SELECTED EXTRACT below:
After the Bisho massacre, the government and the ANC return to the negotiation table – this time for the drafting of a historic document that will have a significant impact on the negotiations. This latest agreement is entitled ‘The Record of Understanding’.



“Well, you know the Record of Understanding is perhaps the most misunderstood record in our current history, because it’s generally interpreted as being a major defeat for the government. But that is not the case... It was the ANC, after the Bisho incident that returned to the negotiations.” ~ Dave Steward



“What happened is not always fully understood, because of you look at the agreement, it just almost looks as if the ANC agrees to return to the negotiations. That is what you also get in the autobiography of Mr De Klerk, and this is what Dave Steward often states and so on. But what actually happened is that the ANC established its ascendancy over both the National Party and over Inkatha. It gets the National Party to release people who were in prison, who committed major offences, but who couldn’t get amnesty on account of the so-called Norgaard Principles. But the ANC forced De Klerk to free all these ANC prisoners, even if some of them had committed major, major crimes.” ~ Prof. Hermann Giliomee


What is especially significant is the fact that the ANC expressly demand that prisoners who have been convicted for committing the so-call necklace murders, must also be released.

The world applauded the signing of this bill, but I don’t think the greatest supporters, internationally, was ever aware of what they actually had applaud! It’s so easy to give the thumbs up, the vote of approval, for something that is seen as a victory by a political party, ANC in this case, without actually going into detail of what the bill actually calls for.
End of SELECTED EXTRACT.
WORK INSTRUCTIONS ::
1. Reproduce the passage on the Record of Understanding word for word, from "What is especially" to "actually calls for.".
2. Resume the passage on the Record of Understanding, starting right after its last sentence.
The records are separate material, apart from the passage on the Record of Understanding.
GIVEN ENTRIES below:
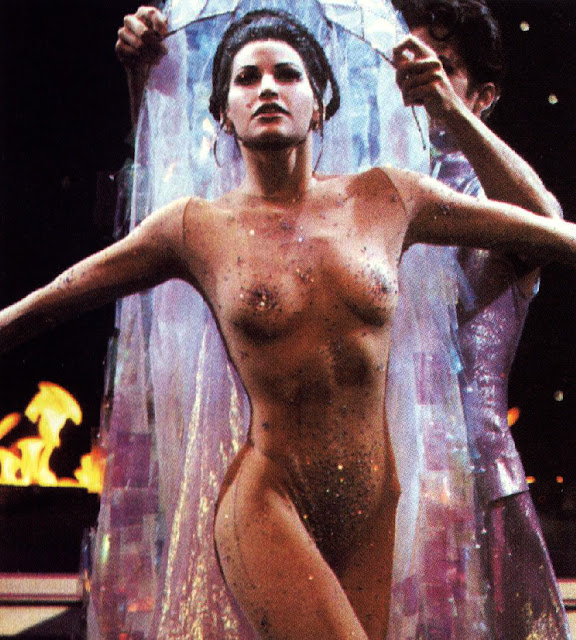 "Showgirls" (Elizabeth Berkley & Gina Gershon) 260 Gina+Gershon+(37)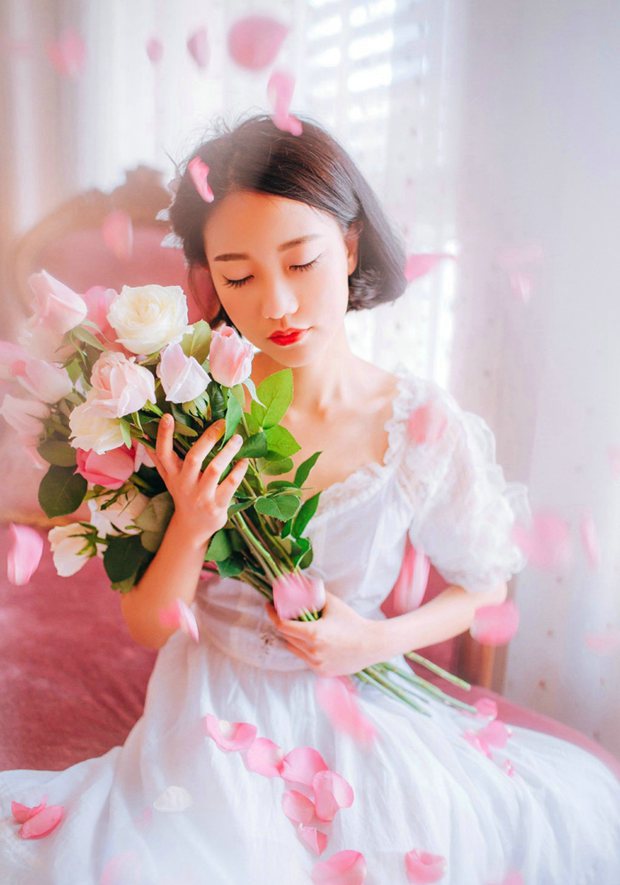 梦幻玫瑰花女生唯美图片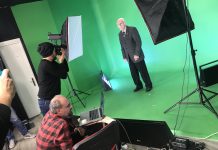 Elim Sende Filminde Afiş Heyacanı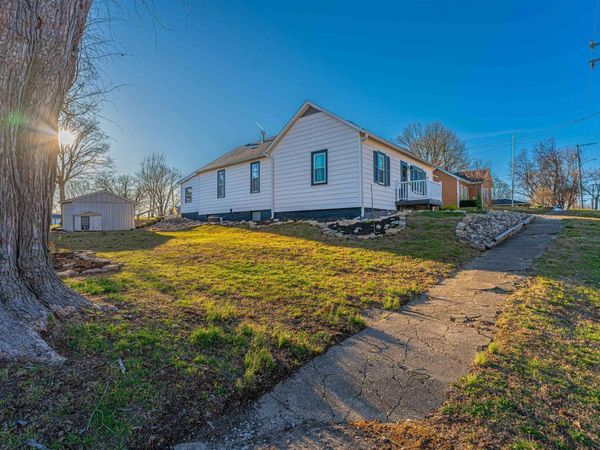 416 S 12TH Street, Petersburg, IL 62675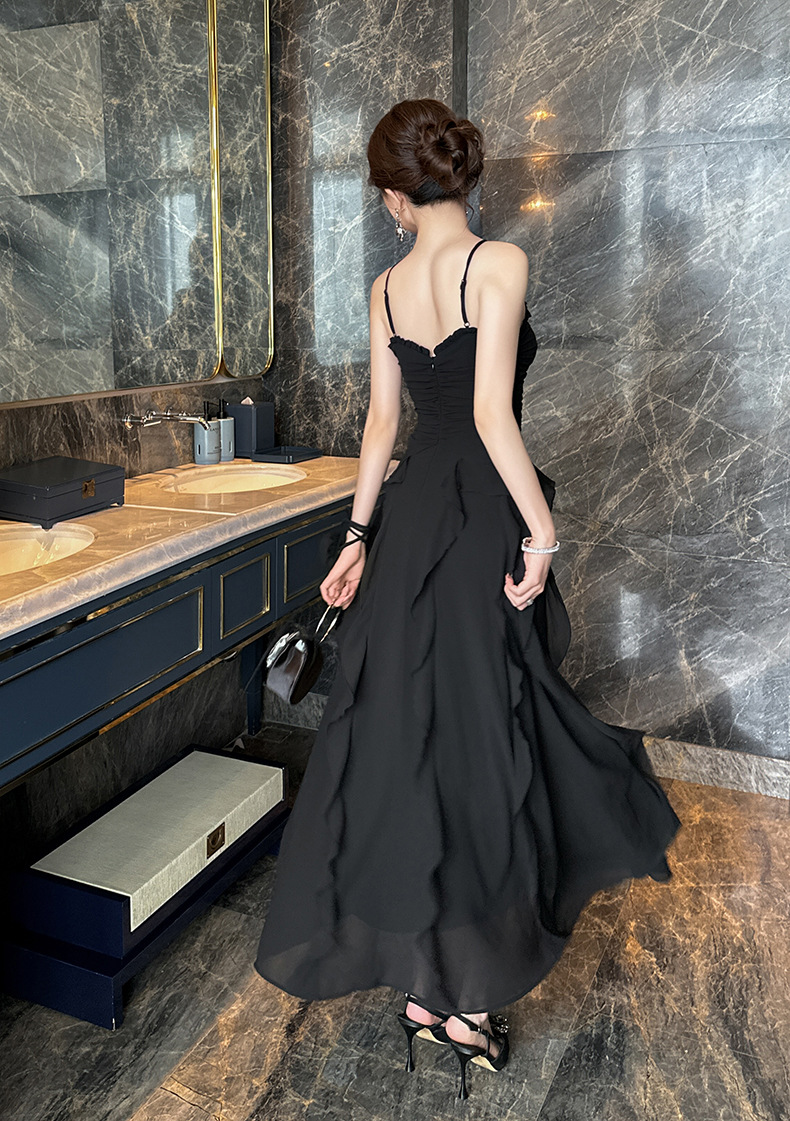 Đầm maxi nữ thắt eo cổ V lưng trần chất liệu chiffon xếp ly — Màu đen chi tiết 10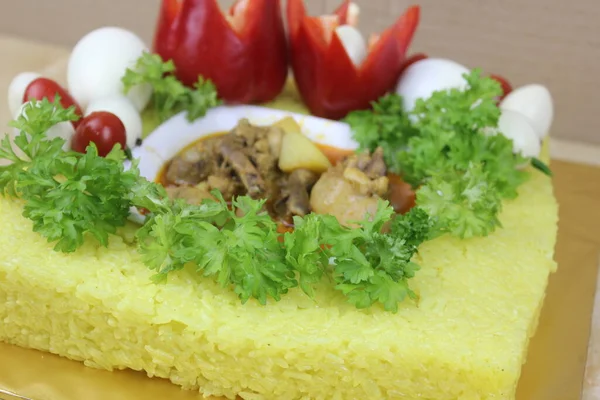 Sarı Glutinous Rice Sebze Etli Malezya Yemeği — Stok fotoğraf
End of GIVEN ENTRIES.
ANSWERS IN ORDER ::
1.
What is especially significant is the fact that the ANC expressly demand that prisoners who have been convicted for committing the so-call necklace murders, must also be released.

The world applauded the signing of this bill, but I don’t think the greatest supporters, internationally, was ever aware of what they actually had applaud! It’s so easy to give the thumbs up, the vote of approval, for something that is seen as a victory by a political party, ANC in this case, without actually going into detail of what the bill actually calls for.

2.
I am going to be bold here and say that when the international community/leaders applaud and signing of this bill - saw it as a step in the right direction, in regards to the ‘struggle’ of the ANC – they effectively agreed to have violent killers/torturers set free back into the communities they were busy terrorising and massacring. How many further people were killed after this bill was signed?





“The other objective of the ANC at the Record of Understanding was to break down the informal alliance between the National Party and Inkatha. And they did so by getting the government to agree to surrounding the Inkatha hostels and also a ban on carrying and traditional weapons in demonstrations. Now that’s only Inkatha that was doing that, so it succeeded in actually infuriating Inkatha and especially Chief Buthelezi, and that was a crucial victory for the ANC, because Buthelezi was now isolated.” ~ Prof. Hermann Giliomee



“I think the National Party negotiators did not have an overall strategy. I think De Klerk, incidentally, was a brilliant tactician, great tactician. He could pull out a tactic. The roof was coming in on him when he lost the Potchefstroom by-election. He calls a referendum. He destroys the right-wing as a force in politics forever in a day, with that single move. But on the other hand, he didn’t have an overall strategy. He could see the hill, but he couldn’t see the mountain range. That was what I thought.

And so, for example, the National Party put all their eggs into power sharing, at the executive level in Cabinet. Well, eventually they didn’t get it, but instead of concentrating on other matters that I think were absolutely far more significant or as significant, they in a sense underplayed them all; never put them on the table.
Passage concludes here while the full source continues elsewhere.